### Texte de la page
========
Laurent Saint-Cyr, membre du Conseil Présidentiel de Transition (CPT) in-nihilo depuis avril 2024, incarne à la fois les ambitions d’un secteur privé haïtien institutionnalisé et les contradictions inhérentes à la gouvernance en contexte de grave crise prolongée. Représentant officiel du patronat haïtien au sein du CPT, il est appelé à en assumer la présidence tournante en août 2025, à un moment où la légitimité de cette instance est sévèrement remise en question par divers acteurs pour son incapacité totale à juguler la crise, dont la Conférence Épiscopale des Evêques d’Haïti. Celle-ci déplore l’incapacité du Conseil à initier une sortie réelle de l’« état défaillant » du pays.
========
### Consignes
**a)** Reproduisez intégralement le texte ci-dessus sur Laurent Saint-Cyr.
**b)** Listez toutes les lignes des enregistrements ci-dessous qui contiennent la chaîne « does », en tenant compte de la casse.

### Entrées de données enregistrées
========
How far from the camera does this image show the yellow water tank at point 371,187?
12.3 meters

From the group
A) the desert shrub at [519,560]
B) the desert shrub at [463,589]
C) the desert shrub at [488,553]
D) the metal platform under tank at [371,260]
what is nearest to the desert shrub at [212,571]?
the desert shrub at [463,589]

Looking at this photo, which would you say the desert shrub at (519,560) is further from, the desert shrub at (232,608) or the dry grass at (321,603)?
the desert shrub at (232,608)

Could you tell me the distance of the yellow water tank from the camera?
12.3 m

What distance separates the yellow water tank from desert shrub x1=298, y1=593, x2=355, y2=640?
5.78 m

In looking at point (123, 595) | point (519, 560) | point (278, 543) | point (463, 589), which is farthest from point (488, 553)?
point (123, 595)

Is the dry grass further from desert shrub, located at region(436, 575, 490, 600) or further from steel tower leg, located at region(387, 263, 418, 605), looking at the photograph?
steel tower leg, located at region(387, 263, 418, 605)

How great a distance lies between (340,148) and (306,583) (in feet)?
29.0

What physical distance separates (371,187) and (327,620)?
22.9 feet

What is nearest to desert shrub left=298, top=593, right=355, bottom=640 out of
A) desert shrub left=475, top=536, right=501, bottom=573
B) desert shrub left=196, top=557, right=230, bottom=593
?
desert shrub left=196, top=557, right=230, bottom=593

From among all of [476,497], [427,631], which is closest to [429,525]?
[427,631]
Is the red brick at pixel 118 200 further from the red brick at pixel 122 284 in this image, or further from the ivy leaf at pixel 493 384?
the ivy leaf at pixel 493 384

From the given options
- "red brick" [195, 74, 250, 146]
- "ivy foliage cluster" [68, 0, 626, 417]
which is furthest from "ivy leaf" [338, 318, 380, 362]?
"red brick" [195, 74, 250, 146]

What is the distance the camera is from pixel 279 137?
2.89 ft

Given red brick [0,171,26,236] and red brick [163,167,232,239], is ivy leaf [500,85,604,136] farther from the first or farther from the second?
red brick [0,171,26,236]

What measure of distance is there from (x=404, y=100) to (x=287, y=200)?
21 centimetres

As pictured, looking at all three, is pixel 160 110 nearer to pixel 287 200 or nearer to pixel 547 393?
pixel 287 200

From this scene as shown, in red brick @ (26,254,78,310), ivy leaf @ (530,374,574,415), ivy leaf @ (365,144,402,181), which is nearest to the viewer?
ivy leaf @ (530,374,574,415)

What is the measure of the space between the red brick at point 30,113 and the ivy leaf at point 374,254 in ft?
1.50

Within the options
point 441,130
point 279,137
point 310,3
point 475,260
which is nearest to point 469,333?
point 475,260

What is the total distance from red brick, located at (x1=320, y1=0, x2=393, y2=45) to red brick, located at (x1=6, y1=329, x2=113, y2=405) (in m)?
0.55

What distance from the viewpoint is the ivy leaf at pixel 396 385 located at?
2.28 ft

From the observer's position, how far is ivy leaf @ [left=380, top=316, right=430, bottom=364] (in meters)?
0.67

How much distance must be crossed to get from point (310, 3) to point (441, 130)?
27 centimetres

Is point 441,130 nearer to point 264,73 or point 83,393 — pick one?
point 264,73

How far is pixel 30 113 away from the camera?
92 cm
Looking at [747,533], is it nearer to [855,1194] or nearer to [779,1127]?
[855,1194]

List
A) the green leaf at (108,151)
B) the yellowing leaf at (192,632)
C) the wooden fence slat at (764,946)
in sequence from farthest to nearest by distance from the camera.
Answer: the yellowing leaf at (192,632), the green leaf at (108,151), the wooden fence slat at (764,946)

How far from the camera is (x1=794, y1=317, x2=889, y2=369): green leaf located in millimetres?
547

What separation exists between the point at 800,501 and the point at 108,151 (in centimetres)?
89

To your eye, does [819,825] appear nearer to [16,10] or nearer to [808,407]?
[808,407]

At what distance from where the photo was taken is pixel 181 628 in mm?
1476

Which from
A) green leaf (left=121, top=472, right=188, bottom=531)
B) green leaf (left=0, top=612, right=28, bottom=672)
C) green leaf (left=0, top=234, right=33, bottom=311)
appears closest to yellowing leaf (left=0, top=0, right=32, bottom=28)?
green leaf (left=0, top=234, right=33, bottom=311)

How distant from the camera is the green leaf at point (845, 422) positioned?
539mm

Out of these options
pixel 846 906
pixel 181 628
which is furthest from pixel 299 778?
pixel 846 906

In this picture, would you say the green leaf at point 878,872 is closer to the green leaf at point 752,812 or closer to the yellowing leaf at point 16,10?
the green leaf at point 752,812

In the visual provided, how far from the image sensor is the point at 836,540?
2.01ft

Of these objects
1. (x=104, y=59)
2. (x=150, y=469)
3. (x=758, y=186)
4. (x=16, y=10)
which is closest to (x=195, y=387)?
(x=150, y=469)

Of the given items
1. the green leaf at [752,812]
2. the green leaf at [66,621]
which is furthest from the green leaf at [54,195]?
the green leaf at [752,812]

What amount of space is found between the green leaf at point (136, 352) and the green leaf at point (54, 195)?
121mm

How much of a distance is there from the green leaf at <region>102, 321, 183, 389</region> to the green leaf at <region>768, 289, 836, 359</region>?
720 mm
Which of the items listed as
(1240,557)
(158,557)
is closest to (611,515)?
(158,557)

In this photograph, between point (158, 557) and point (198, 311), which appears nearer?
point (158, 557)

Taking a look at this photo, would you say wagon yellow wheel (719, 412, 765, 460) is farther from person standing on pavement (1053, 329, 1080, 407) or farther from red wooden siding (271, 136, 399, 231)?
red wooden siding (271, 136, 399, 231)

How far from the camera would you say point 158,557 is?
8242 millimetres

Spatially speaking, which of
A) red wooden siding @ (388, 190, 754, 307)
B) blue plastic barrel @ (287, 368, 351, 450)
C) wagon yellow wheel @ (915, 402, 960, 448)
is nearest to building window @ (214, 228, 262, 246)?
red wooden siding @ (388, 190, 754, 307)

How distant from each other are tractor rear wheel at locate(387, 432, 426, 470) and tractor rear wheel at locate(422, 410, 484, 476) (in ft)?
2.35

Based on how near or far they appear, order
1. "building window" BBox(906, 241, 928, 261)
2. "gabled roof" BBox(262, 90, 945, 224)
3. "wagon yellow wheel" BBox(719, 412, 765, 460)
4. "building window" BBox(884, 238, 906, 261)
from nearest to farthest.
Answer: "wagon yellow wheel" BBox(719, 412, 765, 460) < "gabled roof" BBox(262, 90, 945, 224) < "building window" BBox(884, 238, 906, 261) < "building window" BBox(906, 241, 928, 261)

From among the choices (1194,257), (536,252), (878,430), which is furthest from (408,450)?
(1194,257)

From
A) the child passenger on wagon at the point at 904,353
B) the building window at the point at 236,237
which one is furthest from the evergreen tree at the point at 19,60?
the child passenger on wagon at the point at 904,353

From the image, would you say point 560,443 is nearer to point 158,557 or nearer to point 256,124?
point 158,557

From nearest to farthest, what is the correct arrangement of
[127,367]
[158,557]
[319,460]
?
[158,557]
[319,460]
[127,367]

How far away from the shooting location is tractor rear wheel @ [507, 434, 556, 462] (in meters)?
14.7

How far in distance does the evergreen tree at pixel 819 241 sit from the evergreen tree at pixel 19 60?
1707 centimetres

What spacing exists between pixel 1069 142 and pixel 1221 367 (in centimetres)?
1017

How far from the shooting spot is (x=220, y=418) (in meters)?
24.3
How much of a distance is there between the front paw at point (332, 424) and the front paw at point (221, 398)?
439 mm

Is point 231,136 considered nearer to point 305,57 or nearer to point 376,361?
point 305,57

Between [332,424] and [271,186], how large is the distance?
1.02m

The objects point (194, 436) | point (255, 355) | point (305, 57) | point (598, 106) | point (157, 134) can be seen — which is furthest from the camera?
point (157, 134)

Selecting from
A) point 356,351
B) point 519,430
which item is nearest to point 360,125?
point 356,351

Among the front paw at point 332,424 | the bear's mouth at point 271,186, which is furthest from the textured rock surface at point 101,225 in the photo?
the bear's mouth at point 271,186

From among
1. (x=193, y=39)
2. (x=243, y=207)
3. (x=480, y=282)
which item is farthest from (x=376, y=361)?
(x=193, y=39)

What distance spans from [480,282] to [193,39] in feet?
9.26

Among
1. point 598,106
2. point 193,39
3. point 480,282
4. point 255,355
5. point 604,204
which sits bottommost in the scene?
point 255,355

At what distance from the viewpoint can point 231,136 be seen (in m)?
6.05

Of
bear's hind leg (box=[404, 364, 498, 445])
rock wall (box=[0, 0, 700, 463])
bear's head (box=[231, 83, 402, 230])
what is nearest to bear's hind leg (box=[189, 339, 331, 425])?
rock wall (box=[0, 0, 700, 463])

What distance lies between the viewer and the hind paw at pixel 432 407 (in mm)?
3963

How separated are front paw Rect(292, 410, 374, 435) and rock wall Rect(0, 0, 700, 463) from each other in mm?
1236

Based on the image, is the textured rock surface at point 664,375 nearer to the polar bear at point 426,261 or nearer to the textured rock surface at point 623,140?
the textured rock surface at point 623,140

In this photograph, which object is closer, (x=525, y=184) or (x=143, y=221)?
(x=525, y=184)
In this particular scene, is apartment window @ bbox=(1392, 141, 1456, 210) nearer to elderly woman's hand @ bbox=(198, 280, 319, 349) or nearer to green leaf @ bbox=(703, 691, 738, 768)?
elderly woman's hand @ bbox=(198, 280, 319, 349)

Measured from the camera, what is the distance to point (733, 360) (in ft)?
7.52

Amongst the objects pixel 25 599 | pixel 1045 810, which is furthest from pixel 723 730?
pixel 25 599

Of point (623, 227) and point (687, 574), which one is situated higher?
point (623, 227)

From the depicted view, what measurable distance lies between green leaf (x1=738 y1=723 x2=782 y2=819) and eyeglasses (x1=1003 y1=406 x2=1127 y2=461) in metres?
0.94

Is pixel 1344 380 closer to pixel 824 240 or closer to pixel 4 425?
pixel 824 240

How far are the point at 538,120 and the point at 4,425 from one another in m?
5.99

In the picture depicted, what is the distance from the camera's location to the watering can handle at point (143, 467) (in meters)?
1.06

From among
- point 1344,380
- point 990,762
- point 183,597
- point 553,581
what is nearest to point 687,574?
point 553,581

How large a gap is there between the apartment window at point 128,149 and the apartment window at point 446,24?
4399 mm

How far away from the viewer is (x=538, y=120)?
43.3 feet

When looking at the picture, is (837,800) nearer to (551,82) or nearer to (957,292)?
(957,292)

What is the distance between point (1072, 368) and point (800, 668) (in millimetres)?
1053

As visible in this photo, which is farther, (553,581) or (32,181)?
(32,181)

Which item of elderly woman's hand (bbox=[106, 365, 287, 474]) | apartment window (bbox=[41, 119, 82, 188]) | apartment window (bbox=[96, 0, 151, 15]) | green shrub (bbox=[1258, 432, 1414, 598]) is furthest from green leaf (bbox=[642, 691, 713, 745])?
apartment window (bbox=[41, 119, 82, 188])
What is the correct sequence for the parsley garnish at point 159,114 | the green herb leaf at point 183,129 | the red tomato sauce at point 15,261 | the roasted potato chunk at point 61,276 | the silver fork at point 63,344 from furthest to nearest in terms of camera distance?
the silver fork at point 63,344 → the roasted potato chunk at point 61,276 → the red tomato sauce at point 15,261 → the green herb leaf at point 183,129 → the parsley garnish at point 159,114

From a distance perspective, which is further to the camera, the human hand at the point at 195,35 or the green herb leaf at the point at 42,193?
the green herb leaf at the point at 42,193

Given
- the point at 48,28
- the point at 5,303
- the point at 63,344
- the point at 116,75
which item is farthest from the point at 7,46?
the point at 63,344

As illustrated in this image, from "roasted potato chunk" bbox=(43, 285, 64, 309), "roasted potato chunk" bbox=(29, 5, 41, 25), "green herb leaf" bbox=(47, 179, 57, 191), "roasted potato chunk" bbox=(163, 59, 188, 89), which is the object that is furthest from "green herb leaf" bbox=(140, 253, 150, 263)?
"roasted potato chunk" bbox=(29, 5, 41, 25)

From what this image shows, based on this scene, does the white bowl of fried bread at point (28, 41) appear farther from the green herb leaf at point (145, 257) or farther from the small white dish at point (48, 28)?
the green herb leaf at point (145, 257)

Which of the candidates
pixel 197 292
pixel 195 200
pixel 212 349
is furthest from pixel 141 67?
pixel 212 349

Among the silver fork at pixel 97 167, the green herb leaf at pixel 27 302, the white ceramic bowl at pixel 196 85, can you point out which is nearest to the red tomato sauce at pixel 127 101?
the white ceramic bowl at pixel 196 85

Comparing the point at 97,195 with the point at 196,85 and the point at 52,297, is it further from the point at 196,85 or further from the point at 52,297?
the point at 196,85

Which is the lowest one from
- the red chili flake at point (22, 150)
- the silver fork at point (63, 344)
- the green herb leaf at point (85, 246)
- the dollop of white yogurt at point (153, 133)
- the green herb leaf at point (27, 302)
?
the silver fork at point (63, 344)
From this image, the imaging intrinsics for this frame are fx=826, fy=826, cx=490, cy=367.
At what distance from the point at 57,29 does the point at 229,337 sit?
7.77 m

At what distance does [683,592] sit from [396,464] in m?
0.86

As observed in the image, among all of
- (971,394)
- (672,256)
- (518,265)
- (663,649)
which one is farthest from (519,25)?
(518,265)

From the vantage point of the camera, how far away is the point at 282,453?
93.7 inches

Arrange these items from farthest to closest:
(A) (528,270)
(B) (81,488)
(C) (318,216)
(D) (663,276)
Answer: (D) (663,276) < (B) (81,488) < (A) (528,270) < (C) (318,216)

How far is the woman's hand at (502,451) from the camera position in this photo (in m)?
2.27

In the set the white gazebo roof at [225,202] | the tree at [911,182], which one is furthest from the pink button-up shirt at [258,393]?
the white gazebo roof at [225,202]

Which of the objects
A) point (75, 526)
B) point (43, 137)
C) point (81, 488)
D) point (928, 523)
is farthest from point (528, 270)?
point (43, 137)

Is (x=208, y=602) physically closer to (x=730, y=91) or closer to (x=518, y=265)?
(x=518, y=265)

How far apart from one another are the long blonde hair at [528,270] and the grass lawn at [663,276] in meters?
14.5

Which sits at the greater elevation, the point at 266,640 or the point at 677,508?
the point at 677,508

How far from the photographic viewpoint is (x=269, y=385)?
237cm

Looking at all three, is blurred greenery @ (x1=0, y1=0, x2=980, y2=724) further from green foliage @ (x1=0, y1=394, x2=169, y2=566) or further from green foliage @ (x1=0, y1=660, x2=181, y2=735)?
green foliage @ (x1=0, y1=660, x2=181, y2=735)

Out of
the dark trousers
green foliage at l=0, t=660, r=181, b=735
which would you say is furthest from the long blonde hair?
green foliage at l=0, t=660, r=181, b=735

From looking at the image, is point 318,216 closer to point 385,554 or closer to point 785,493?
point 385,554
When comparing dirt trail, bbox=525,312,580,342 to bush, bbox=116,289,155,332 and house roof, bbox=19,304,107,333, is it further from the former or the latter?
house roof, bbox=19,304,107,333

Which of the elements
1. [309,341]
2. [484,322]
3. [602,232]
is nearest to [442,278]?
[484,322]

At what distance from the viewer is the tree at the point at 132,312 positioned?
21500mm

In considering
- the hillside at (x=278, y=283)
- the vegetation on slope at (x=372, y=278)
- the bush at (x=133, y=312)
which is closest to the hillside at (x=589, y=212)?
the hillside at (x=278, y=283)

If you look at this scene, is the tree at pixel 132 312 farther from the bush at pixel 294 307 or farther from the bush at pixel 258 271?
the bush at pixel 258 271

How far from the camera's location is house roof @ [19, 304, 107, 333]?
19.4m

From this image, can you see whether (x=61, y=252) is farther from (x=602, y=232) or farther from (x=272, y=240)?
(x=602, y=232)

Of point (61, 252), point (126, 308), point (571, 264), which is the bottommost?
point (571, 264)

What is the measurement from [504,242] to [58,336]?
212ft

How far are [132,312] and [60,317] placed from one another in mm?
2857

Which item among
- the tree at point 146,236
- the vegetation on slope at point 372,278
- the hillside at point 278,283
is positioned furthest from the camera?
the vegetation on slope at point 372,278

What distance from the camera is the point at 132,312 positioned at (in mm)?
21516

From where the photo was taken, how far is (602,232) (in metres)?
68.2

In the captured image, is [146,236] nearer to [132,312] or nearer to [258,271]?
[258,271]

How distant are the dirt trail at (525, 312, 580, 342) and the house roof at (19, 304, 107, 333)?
========
### Réponses dans l'ordre
**a)**
Laurent Saint-Cyr, membre du Conseil Présidentiel de Transition (CPT) in-nihilo depuis avril 2024, incarne à la fois les ambitions d’un secteur privé haïtien institutionnalisé et les contradictions inhérentes à la gouvernance en contexte de grave crise prolongée. Représentant officiel du patronat haïtien au sein du CPT, il est appelé à en assumer la présidence tournante en août 2025, à un moment où la légitimité de cette instance est sévèrement remise en question par divers acteurs pour son incapacité totale à juguler la crise, dont la Conférence Épiscopale des Evêques d’Haïti. Celle-ci déplore l’incapacité du Conseil à initier une sortie réelle de l’« état défaillant » du pays.

**b)**
How far from the camera does this image show the yellow water tank at point 371,187?
To your eye, does [819,825] appear nearer to [16,10] or nearer to [808,407]?
How far in distance does the evergreen tree at pixel 819 241 sit from the evergreen tree at pixel 19 60?
From what this image shows, based on this scene, does the white bowl of fried bread at point (28, 41) appear farther from the green herb leaf at point (145, 257) or farther from the small white dish at point (48, 28)?
At what distance from the point at 57,29 does the point at 229,337 sit?
At what distance does [683,592] sit from [396,464] in m?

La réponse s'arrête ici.